WRITTEN EXERCISE>
Copy out the line containing "How far is the" and each line after it, through the last one in the material, exactly as written.

- - - - - - -

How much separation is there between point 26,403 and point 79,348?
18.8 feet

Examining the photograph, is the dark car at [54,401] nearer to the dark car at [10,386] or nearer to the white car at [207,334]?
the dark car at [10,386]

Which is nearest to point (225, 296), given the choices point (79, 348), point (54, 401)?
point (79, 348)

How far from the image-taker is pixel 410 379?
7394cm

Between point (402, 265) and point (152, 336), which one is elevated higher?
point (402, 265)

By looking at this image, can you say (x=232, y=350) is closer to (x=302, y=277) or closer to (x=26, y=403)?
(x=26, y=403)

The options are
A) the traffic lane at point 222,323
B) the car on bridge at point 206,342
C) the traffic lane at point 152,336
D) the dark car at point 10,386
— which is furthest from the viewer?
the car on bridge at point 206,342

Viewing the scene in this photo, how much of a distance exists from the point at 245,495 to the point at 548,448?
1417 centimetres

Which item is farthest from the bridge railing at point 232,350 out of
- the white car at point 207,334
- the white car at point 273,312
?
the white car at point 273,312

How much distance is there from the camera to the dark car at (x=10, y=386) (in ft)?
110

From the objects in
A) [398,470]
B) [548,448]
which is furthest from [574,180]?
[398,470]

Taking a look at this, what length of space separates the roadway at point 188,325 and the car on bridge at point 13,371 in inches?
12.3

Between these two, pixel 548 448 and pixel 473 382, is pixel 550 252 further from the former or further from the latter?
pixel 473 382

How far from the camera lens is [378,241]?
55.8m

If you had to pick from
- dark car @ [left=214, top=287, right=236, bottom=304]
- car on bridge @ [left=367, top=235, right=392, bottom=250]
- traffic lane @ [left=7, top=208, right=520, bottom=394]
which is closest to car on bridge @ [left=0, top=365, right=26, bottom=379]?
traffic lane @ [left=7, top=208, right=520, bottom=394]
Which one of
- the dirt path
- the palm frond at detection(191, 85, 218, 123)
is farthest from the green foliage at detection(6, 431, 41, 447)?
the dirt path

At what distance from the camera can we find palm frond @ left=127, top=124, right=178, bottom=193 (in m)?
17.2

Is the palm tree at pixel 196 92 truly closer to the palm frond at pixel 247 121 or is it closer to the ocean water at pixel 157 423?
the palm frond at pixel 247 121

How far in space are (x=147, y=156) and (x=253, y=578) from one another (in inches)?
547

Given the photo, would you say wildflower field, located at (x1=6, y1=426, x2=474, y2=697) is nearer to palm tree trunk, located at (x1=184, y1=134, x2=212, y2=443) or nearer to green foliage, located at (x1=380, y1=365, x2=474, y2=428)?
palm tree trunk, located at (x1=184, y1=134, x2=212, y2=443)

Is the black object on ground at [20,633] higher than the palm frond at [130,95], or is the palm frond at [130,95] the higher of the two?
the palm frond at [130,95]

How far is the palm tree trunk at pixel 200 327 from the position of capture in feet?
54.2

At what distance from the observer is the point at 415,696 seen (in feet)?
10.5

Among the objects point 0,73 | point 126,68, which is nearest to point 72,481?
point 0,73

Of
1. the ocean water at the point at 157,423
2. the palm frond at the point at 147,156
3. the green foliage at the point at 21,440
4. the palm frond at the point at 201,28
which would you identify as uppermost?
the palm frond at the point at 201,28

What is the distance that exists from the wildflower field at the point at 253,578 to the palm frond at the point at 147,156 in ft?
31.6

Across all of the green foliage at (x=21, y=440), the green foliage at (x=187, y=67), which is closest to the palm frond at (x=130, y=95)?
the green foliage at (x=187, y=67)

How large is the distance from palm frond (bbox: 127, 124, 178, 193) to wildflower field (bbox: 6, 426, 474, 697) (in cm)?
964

- - - - - - -

WRITTEN SOLUTION>
How far is the palm tree trunk at pixel 200 327 from the position of capture in feet?
54.2

At what distance from the observer is the point at 415,696 seen (in feet)?
10.5

Among the objects point 0,73 | point 126,68, which is nearest to point 72,481?
point 0,73

Of
1. the ocean water at the point at 157,423
2. the palm frond at the point at 147,156
3. the green foliage at the point at 21,440
4. the palm frond at the point at 201,28
which would you identify as uppermost?
the palm frond at the point at 201,28

What is the distance that exists from the wildflower field at the point at 253,578 to the palm frond at the point at 147,156 in ft?
31.6

Across all of the green foliage at (x=21, y=440), the green foliage at (x=187, y=67), which is closest to the palm frond at (x=130, y=95)?
the green foliage at (x=187, y=67)

How large is the distance from palm frond (bbox: 127, 124, 178, 193) to wildflower field (bbox: 6, 426, 474, 697) (in cm)?
964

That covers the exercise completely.